When providing web-based access to digital asset management services, the challenge arises to maintain and aggregate user input from numerous wizards, all of which may be optional, into a data format capable of being reliably submitted for processing. Because entities can resolve to actual or empty data streams, XML can be deployed as a skeletal structure wherein any, all, or none of the wizard delivered data can be maintained as separate physical storage units and subsequently aggregated by the XML parser.

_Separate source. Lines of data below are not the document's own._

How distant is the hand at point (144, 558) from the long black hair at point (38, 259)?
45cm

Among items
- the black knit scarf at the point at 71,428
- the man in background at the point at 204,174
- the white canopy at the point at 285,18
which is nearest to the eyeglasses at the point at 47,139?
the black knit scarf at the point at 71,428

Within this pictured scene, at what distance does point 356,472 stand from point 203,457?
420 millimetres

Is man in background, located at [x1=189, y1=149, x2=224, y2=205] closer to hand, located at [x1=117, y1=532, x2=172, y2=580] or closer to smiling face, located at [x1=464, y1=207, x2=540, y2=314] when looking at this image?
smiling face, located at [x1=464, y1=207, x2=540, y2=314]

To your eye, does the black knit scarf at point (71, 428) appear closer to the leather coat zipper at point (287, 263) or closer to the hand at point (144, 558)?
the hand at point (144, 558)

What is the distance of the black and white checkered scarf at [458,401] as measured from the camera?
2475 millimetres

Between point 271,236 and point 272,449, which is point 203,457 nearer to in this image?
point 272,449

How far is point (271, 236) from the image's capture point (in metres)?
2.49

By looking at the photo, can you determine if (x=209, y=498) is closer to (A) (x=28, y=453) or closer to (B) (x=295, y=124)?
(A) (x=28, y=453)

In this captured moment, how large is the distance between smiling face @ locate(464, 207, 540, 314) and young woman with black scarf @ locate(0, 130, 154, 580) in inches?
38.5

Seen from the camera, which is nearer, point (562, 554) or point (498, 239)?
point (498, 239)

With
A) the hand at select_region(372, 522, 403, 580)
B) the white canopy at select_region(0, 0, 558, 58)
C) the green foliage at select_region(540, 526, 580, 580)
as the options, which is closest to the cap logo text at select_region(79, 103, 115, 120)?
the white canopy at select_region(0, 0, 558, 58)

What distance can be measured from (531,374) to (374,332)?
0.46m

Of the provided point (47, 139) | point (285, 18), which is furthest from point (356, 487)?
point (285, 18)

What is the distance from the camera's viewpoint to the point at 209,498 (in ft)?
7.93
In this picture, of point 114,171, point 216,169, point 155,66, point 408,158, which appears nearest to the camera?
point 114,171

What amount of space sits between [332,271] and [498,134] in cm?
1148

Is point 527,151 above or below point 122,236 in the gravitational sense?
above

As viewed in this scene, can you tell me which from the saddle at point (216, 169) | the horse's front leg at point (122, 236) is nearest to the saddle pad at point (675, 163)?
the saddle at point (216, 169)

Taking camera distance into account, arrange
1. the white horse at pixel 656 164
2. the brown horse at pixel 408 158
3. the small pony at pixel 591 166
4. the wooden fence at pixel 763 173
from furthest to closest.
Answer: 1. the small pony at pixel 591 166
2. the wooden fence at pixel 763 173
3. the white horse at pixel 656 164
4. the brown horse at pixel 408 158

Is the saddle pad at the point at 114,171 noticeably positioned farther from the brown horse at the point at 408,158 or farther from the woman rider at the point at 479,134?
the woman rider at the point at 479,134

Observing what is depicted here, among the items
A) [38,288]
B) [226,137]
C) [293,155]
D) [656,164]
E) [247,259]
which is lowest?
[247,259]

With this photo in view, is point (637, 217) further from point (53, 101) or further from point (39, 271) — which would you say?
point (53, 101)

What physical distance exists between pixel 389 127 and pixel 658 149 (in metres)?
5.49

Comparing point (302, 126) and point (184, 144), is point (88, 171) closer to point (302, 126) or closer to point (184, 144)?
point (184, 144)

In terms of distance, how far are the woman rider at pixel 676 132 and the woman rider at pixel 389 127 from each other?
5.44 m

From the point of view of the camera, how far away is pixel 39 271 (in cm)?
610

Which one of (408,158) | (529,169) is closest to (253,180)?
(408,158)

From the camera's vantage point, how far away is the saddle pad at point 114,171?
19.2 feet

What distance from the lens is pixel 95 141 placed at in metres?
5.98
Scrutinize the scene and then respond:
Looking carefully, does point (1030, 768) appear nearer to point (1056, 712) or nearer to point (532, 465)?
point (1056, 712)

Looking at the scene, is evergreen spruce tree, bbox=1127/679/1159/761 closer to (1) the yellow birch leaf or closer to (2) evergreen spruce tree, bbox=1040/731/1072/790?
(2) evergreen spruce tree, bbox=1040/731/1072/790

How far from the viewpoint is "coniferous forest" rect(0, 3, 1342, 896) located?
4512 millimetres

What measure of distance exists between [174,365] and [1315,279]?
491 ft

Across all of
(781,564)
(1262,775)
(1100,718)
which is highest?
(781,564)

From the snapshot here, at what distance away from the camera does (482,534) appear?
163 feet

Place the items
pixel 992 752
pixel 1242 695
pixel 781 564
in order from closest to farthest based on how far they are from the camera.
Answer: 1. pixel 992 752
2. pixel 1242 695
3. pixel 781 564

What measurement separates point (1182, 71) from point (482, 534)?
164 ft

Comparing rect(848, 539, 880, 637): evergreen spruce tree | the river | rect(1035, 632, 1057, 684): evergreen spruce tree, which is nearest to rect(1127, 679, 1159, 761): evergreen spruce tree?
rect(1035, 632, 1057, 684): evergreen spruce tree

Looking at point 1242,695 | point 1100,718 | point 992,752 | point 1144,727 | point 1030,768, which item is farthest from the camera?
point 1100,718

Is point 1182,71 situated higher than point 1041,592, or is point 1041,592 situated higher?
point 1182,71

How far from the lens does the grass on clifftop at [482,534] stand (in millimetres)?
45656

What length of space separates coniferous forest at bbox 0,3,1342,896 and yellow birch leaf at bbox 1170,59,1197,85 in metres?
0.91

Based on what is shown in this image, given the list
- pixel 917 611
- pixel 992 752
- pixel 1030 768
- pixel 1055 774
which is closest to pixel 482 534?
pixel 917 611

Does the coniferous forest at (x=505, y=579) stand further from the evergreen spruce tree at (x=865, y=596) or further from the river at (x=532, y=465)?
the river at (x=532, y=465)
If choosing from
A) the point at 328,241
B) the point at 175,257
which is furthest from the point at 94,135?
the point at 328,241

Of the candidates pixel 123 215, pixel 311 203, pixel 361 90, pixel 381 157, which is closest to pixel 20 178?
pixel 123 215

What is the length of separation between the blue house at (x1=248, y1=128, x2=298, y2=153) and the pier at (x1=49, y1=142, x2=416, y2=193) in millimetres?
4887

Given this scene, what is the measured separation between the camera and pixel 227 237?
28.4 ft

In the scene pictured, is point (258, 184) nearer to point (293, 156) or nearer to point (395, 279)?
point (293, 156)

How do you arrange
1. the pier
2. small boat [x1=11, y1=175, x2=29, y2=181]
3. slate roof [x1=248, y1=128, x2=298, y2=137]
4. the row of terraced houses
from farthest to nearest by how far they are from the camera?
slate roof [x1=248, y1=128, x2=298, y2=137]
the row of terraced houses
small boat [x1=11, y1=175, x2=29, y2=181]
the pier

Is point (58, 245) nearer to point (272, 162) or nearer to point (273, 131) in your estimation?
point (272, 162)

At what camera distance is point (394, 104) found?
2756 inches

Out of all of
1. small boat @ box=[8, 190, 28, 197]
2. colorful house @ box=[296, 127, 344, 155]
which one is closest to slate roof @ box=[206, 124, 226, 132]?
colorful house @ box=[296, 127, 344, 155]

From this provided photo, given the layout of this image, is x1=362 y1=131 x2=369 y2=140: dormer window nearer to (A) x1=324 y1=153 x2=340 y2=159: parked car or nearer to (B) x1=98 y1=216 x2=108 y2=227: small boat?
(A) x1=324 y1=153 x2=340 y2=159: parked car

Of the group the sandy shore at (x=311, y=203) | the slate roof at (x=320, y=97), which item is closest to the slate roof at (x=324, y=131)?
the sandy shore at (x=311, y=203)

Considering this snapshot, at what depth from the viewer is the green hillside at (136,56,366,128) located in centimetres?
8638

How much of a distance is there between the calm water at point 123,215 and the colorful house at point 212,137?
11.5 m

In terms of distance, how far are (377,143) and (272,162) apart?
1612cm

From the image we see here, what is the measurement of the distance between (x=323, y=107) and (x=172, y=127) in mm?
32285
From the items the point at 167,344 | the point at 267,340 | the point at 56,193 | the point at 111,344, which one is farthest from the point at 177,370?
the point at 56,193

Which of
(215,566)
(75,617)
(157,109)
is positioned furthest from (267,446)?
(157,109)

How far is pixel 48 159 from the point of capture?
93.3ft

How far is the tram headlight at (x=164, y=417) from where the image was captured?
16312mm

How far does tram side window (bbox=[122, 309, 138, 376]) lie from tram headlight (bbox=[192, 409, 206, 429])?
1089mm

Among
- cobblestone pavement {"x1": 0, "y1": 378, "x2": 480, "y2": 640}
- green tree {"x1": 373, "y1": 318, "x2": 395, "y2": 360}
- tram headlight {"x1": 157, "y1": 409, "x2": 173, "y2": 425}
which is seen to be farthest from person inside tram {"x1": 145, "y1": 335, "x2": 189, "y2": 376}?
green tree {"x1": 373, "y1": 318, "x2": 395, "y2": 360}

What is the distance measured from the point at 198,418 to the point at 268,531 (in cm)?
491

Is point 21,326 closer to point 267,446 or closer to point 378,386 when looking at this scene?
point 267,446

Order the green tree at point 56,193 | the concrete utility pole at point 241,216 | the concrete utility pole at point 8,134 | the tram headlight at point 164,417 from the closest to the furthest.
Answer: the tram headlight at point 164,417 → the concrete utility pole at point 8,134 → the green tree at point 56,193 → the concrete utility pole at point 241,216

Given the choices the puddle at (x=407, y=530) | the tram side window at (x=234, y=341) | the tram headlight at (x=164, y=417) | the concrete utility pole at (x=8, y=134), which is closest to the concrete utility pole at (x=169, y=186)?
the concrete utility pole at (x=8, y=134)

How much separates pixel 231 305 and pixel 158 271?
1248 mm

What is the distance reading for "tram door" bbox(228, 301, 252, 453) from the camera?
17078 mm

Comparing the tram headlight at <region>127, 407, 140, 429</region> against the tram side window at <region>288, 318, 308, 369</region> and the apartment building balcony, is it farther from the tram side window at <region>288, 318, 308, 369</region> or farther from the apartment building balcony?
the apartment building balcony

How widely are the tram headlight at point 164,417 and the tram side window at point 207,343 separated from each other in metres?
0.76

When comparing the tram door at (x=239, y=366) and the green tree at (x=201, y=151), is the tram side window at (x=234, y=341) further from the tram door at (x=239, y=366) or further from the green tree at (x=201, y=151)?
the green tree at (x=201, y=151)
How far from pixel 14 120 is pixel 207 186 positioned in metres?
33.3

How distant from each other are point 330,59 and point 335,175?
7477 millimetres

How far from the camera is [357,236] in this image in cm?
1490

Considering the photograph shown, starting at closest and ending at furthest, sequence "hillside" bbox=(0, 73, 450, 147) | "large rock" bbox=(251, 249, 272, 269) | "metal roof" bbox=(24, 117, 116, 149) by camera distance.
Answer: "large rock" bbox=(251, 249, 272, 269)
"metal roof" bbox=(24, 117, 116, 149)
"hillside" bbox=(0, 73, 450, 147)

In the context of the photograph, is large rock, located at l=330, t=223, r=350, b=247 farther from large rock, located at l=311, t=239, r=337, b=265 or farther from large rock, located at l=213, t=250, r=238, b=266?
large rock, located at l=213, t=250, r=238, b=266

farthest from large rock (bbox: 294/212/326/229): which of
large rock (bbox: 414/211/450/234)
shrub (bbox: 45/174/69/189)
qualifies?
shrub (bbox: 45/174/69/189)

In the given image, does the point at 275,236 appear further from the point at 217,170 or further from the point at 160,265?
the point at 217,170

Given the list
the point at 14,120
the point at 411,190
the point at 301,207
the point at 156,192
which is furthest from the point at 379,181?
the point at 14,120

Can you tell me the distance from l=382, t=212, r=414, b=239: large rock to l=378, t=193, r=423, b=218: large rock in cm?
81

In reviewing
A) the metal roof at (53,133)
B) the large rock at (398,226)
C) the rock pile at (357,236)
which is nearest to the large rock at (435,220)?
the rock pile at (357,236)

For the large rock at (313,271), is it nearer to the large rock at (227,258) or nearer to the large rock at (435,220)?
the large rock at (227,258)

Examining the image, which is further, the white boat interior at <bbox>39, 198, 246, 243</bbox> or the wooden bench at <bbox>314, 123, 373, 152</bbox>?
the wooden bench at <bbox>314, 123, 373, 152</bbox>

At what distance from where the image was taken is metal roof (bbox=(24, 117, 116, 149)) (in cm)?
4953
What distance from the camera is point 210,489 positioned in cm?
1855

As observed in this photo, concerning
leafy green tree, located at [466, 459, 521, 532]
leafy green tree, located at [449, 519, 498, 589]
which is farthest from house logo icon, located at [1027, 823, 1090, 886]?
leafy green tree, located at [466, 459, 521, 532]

For example, consider the scenario wherein there are three wizards, each represented by an HTML page. User input is sequentially supplied as HTML form data and submitted to a servlet for processing as the user navigates from one HTML page (wizard) to the next. In order to preserve the contents of one page to the next, there are a number of approaches that can work. The data can be persistently stored inside of cookies, or it can be passed between the pages as hidden form data, but XML offers by far a more elegant solution. Consider the following XML-based skeletal structure for a transaction:

<transaction>
  &wizard1;
  &wizard2;
  &wizard3;
</transaction>

The data for each wizard is represented by an entity reference, which resolves from some storage system, ordinarily as simple a single file. Irrespective of the sequence of wizard traversal, the departure from one page always produces a transaction codified as an XML data stream whose readiness for submission can easily be governed by DTD-assigned rules. As data does not need to be passed between pages as part of an HTTP session, the state of a transaction can be efficiently maintained and updated.